About a week ago, Michael Stephens mentioned parenthetically “I think I need a way to offer comments as a feed….“. Since I have a comments feed for See Also, I copied my template, made a few small changes and sent it to Michael. He seemed to appreciate it.

So I thought that other Movable Type types might want to copy that file, too. Here it is: comments.xml Looks like that file is kaput. Try this one: Movable Type comments RSS 2.0 feed. (Right-click (Macintosh users ctrl-click) to download this file to your computer.)

One of the things I like about this particular comments feed is that it provides a bit more context than comment feeds often do.
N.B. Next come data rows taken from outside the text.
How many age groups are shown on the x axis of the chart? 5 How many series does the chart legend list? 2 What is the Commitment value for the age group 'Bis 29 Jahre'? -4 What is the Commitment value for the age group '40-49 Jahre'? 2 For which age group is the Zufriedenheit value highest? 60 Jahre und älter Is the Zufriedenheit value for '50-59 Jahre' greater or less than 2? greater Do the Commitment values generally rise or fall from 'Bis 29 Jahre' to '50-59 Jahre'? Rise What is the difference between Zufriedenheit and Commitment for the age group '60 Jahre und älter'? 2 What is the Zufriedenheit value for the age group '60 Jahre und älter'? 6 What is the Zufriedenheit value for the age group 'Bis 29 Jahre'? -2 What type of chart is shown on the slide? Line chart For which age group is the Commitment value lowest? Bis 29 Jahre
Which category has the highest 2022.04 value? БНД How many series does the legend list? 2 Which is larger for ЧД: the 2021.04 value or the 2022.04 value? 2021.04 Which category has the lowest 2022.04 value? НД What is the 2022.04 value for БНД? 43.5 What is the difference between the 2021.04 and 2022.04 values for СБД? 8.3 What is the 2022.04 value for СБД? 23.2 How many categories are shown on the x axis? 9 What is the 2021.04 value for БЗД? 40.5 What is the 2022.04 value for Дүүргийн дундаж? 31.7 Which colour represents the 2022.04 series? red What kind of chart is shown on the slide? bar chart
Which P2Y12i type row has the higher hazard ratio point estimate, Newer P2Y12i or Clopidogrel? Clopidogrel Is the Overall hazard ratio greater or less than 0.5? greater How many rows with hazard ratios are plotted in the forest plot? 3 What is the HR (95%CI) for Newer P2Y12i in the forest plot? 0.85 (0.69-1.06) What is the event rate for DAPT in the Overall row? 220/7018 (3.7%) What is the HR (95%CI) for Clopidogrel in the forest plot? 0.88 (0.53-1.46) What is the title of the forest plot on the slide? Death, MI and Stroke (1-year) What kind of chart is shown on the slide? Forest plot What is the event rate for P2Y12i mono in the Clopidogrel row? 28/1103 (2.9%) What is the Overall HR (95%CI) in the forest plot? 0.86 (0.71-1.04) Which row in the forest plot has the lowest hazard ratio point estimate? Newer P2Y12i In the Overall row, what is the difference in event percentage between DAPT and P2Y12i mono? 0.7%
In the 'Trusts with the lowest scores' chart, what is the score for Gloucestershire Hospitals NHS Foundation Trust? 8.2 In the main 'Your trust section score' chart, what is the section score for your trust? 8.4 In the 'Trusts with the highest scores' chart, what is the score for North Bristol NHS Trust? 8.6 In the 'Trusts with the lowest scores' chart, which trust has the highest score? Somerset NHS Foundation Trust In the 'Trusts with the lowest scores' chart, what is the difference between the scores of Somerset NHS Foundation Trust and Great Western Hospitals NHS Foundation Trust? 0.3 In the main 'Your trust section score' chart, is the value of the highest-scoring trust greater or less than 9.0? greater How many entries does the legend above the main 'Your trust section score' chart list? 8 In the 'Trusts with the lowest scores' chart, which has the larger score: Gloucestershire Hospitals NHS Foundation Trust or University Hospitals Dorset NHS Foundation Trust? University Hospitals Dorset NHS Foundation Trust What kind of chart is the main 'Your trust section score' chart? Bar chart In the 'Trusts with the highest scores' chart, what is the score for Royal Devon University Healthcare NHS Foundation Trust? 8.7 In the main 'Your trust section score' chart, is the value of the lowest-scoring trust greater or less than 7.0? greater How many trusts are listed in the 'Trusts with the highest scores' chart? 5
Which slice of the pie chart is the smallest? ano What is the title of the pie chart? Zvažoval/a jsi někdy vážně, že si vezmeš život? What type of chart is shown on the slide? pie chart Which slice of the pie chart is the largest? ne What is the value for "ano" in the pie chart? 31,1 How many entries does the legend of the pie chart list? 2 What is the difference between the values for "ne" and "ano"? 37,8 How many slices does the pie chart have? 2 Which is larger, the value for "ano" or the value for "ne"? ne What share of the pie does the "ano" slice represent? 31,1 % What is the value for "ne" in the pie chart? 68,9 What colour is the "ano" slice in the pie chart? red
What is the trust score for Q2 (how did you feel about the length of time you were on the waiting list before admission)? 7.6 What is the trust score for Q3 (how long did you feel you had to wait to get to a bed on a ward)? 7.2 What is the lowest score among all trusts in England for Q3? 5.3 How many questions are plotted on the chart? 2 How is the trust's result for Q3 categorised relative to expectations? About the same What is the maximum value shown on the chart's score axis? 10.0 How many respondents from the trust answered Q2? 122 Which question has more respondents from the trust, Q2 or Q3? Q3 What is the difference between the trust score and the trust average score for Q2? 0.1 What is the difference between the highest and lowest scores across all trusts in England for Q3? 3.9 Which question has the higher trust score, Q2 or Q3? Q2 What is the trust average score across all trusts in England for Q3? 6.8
The headline in the aggregator will say “Comment by [name] on [blog post title]“. The main body of the feed contains the entire comment, followed by an excerpt of the original post. There are links to the comment, the commenter’s URL (if provided), and to the original post.

This template should work for Movable Type 3.2 with a minimum of customization on your part. To use, create a new index template on the Templates screen in Movable Type. I gave mine the name “RSS 2.0 Comments” and the filename “comments.xml”, but I expect you could call it anything that ends in “.xml”.

Movable Type will automatically replace the MT template tags in the document with the name, description, URL, etc. of your blog (as well as the appropriate comments, of course). You do need to specify a URL for an image (if you would like your blog logo to show in certain feed readers) and text for a copyright statement. See the comments in the template file itself for guidance as to where to put that information..

Once you have it set up, the URL will be http://[your blog url]/comments.xml (or whatever filename you gave it). Load that URL in your browser. It will look like
unformatted XML (like my raw comments feed), but you should be able to read it well enough to be sure it is pulling the appropriate comments from your blog.

If you have experience using the template tags for your blogging software, this kind of feed is pretty easy to write. I just looked at the stock MT feeds for the entries, referred to the RSS 2.0 specification and did a little troubleshooting when I made this feed.

One last caveat: it looks like almost no one subscribes to my comments feed! That’s OK, because it is useful to me. And if I can get some more good discussions going here in the future, perhaps more people will want to pick it up.